After generations of physical and psychological abuse at the hands of white people you are left with 10.4% of the entire African-American male population in the United States aged 25 to 29 incarcerated, by far the largest racial or ethnic group—by comparison, 2.4% of Hispanic men and 1.2% of white men in that same age group were incarcerated. 



 Read more: Prison Population Exceeds Two Million — Infoplease.com http://www.infoplease.com/ipa/A0881455.html#ixzz1mk5O1RTP

Unlike the forced slavery depicted in “Slavery by Another Name,” inmates are not forced into work in fact most of the current inmate population like having a job and making a little money but, someone is making a lot of money on their incarceration. The Prison Industrial Complex is not shrinking its growing. We now have over 2 million people in Federal, State and Local prisons. More than half of those incarcerated are for drug offenses.

New York City politicians have found a new gimmick to shake money, time and dignity out of people of color in their money hungry attempt to “Gentrify” the city. NYPD has become a money maker for the Bloomberg Administration using trickery and racism to garnish the Cities budget. 50,000 people were arrested in NYC last year for simple possession of marijuana. Those arrested are by far are people of color.  


America is still incarcerating black and brown boys and men at an alarming rate this after being born and raised in poverty and like, the southern black men of the past, incarcerated for trivial offenses to supply slave labor, NYC makes you pay for being a man of color, unemployed and poor.

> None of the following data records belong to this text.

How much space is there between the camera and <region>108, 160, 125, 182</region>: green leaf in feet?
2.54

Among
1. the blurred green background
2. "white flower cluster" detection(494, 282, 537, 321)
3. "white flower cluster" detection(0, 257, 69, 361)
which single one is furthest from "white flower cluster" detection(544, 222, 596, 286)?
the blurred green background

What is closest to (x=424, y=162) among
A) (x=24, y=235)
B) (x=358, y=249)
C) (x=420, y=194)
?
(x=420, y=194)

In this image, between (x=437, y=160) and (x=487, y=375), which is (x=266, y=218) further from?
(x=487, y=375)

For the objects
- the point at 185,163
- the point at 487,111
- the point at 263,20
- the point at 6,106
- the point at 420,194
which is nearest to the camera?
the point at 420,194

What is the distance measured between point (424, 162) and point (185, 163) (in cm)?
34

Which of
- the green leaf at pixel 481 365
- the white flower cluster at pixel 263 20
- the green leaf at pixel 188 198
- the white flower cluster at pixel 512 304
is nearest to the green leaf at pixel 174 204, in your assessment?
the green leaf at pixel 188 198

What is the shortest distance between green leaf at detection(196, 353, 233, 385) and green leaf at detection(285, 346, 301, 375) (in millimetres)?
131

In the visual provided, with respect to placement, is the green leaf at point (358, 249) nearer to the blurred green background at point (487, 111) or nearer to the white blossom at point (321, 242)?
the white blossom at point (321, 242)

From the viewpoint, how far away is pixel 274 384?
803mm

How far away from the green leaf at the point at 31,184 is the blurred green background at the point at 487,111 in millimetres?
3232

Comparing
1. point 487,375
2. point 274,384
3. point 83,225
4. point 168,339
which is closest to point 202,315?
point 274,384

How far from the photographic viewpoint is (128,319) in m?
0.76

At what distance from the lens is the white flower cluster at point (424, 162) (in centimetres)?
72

Our society has a choice, like the commercial said, do you want to house, feed, and care for millions of our citizens or do we want to educate, help and mentor the future of our country.  We cannot keep feeding money making enterprises designed to keep people in poverty and isolated from the main stream of society. Every American should have a fair shot at being a viable member of the American experience.  Fairness is the American way; it’s what makes us different than any other land.